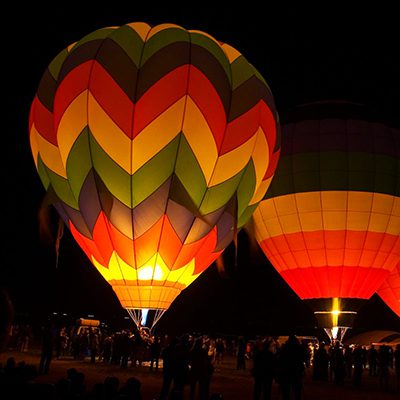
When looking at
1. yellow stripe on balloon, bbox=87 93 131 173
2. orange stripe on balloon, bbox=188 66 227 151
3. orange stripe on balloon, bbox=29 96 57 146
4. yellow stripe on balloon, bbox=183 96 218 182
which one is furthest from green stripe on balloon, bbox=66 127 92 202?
orange stripe on balloon, bbox=188 66 227 151

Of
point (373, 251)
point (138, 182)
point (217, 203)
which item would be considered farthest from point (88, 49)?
point (373, 251)

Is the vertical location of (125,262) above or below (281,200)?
below

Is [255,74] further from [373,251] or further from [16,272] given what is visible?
[16,272]

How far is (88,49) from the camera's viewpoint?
1153cm

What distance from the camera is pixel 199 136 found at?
10953mm

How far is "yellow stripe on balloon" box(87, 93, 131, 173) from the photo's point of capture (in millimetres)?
10805

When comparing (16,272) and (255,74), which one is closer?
(255,74)

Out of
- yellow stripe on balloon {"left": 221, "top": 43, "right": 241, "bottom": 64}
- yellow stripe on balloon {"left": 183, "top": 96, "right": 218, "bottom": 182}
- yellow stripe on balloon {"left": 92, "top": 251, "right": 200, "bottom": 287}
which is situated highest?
yellow stripe on balloon {"left": 221, "top": 43, "right": 241, "bottom": 64}

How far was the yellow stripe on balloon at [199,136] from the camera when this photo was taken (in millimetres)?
10898

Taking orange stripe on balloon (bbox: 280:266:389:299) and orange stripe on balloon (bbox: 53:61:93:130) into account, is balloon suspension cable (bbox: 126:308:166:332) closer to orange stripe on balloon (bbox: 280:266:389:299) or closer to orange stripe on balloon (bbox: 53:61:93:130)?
orange stripe on balloon (bbox: 53:61:93:130)

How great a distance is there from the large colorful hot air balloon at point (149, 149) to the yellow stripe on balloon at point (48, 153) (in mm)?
23

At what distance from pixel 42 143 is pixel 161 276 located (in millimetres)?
3864

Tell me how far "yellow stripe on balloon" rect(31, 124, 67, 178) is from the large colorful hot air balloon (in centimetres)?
2

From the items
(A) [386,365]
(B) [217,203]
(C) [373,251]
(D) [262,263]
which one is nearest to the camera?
(A) [386,365]
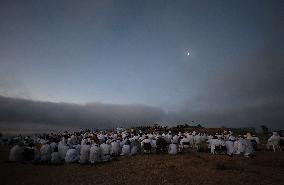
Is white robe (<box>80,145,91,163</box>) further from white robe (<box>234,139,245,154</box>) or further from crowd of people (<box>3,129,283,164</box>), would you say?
white robe (<box>234,139,245,154</box>)

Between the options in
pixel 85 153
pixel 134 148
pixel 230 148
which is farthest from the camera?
pixel 134 148

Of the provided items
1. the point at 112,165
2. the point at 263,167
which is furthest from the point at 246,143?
the point at 112,165

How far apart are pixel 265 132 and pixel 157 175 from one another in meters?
51.4

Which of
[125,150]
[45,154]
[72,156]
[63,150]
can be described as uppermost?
[63,150]

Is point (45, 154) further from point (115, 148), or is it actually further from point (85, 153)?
point (115, 148)

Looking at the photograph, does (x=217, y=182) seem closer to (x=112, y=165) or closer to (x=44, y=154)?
(x=112, y=165)

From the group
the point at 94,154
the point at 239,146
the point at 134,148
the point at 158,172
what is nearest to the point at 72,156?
the point at 94,154

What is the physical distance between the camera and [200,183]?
52.3 ft

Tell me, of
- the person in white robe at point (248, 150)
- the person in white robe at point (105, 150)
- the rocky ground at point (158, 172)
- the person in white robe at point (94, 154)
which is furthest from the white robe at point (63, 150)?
the person in white robe at point (248, 150)

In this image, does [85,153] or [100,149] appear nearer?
[85,153]

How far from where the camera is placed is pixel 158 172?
1862cm

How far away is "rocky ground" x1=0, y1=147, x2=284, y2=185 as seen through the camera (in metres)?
16.5

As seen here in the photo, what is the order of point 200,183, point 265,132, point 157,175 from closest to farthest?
point 200,183 → point 157,175 → point 265,132

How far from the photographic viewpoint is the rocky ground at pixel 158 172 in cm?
1652
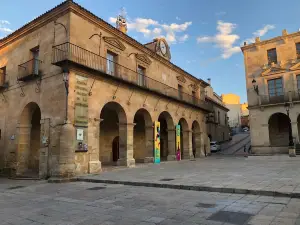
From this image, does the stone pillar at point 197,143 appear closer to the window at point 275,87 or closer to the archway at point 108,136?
the window at point 275,87

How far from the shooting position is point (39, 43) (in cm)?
1335

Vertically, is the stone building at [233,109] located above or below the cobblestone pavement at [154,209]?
above

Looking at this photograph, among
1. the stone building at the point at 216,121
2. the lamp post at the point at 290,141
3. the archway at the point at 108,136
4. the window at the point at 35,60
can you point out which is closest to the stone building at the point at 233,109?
the stone building at the point at 216,121

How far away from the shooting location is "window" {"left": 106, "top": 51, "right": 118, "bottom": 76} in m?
14.4

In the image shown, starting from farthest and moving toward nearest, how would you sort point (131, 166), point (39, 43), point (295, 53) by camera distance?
point (295, 53), point (131, 166), point (39, 43)

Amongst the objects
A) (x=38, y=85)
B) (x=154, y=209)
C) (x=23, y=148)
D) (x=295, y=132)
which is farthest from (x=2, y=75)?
(x=295, y=132)

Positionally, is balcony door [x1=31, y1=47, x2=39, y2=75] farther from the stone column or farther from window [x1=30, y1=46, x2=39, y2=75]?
the stone column

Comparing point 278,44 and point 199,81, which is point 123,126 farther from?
point 278,44

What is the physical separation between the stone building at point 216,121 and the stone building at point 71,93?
16.1m

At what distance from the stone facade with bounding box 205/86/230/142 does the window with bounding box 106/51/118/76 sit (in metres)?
20.3

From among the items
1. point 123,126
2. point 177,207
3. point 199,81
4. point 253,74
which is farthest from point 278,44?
point 177,207

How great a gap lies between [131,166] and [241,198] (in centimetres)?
946

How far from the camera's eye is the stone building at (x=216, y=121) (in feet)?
111

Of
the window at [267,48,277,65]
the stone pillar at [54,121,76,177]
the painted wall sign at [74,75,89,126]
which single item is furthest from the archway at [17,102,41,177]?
the window at [267,48,277,65]
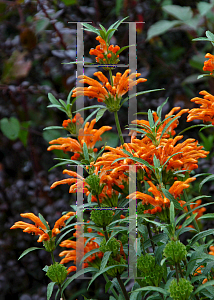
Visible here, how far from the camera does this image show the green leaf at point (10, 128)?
124 cm

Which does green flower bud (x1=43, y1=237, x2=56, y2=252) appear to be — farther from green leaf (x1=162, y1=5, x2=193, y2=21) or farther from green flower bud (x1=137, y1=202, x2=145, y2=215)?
green leaf (x1=162, y1=5, x2=193, y2=21)

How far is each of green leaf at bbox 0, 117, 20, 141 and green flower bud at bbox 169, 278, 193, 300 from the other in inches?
35.6

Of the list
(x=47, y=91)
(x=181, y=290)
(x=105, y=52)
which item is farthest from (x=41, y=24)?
(x=181, y=290)

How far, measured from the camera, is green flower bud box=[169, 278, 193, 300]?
18.1 inches

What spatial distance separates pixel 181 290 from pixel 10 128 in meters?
0.95

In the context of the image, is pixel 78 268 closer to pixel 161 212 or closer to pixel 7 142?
pixel 161 212

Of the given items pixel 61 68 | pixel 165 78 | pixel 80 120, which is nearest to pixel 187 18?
pixel 165 78

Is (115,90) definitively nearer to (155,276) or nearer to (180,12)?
(155,276)

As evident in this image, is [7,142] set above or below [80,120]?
below

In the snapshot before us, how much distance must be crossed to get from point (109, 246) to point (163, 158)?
0.17m

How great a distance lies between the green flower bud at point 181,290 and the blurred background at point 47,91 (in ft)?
2.05

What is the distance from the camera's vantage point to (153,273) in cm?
52

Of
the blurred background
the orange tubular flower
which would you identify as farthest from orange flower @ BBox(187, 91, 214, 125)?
the blurred background

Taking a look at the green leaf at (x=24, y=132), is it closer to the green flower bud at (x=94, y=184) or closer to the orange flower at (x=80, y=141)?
the orange flower at (x=80, y=141)
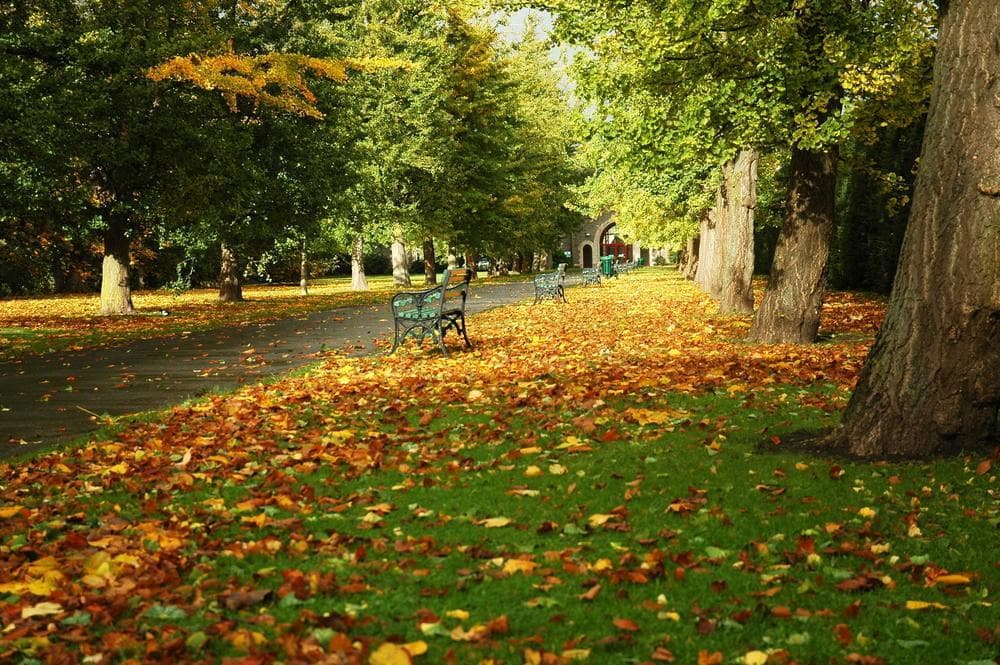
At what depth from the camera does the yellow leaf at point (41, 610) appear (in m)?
3.79

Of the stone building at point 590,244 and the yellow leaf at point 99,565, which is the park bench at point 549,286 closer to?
the yellow leaf at point 99,565

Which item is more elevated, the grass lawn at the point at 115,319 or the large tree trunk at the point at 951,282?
the large tree trunk at the point at 951,282

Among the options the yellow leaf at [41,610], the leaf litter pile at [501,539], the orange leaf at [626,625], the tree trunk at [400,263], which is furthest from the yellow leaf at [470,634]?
the tree trunk at [400,263]

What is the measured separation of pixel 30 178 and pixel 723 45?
546 inches

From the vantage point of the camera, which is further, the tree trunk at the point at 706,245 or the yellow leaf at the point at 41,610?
the tree trunk at the point at 706,245

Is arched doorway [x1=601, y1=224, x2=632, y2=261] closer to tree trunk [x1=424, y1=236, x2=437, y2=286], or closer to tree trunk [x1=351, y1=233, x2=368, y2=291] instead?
tree trunk [x1=424, y1=236, x2=437, y2=286]

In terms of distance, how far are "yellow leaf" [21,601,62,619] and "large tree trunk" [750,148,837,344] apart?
10707 mm

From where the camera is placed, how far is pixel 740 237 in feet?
58.2

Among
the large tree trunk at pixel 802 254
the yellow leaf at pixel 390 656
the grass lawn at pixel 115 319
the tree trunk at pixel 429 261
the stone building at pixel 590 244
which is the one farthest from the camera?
the stone building at pixel 590 244

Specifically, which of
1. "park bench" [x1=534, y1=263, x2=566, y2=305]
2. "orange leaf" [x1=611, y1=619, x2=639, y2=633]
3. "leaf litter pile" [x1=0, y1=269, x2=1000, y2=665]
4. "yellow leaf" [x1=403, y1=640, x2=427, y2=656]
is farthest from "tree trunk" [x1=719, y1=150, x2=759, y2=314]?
"yellow leaf" [x1=403, y1=640, x2=427, y2=656]

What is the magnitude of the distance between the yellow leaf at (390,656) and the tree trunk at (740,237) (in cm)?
1557

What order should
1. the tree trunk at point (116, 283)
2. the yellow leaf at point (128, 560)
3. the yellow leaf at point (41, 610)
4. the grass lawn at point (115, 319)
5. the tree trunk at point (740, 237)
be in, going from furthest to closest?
1. the tree trunk at point (116, 283)
2. the tree trunk at point (740, 237)
3. the grass lawn at point (115, 319)
4. the yellow leaf at point (128, 560)
5. the yellow leaf at point (41, 610)

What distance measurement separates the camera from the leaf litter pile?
3.53 metres

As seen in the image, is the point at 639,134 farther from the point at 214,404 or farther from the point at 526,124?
the point at 526,124
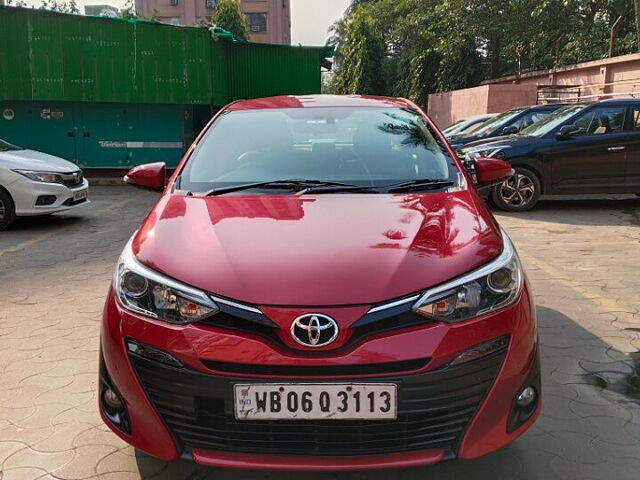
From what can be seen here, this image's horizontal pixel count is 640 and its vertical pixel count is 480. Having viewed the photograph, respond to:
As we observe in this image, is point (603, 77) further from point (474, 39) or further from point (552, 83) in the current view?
point (474, 39)

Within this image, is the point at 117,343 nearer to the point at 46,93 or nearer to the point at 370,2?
the point at 46,93

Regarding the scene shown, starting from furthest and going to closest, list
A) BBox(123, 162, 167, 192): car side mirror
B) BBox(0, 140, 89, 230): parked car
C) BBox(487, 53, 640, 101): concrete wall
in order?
BBox(487, 53, 640, 101): concrete wall < BBox(0, 140, 89, 230): parked car < BBox(123, 162, 167, 192): car side mirror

--------

- Problem statement
Count the lines in the items above that contain the string "separation". Reply with the number only.

- Reply
2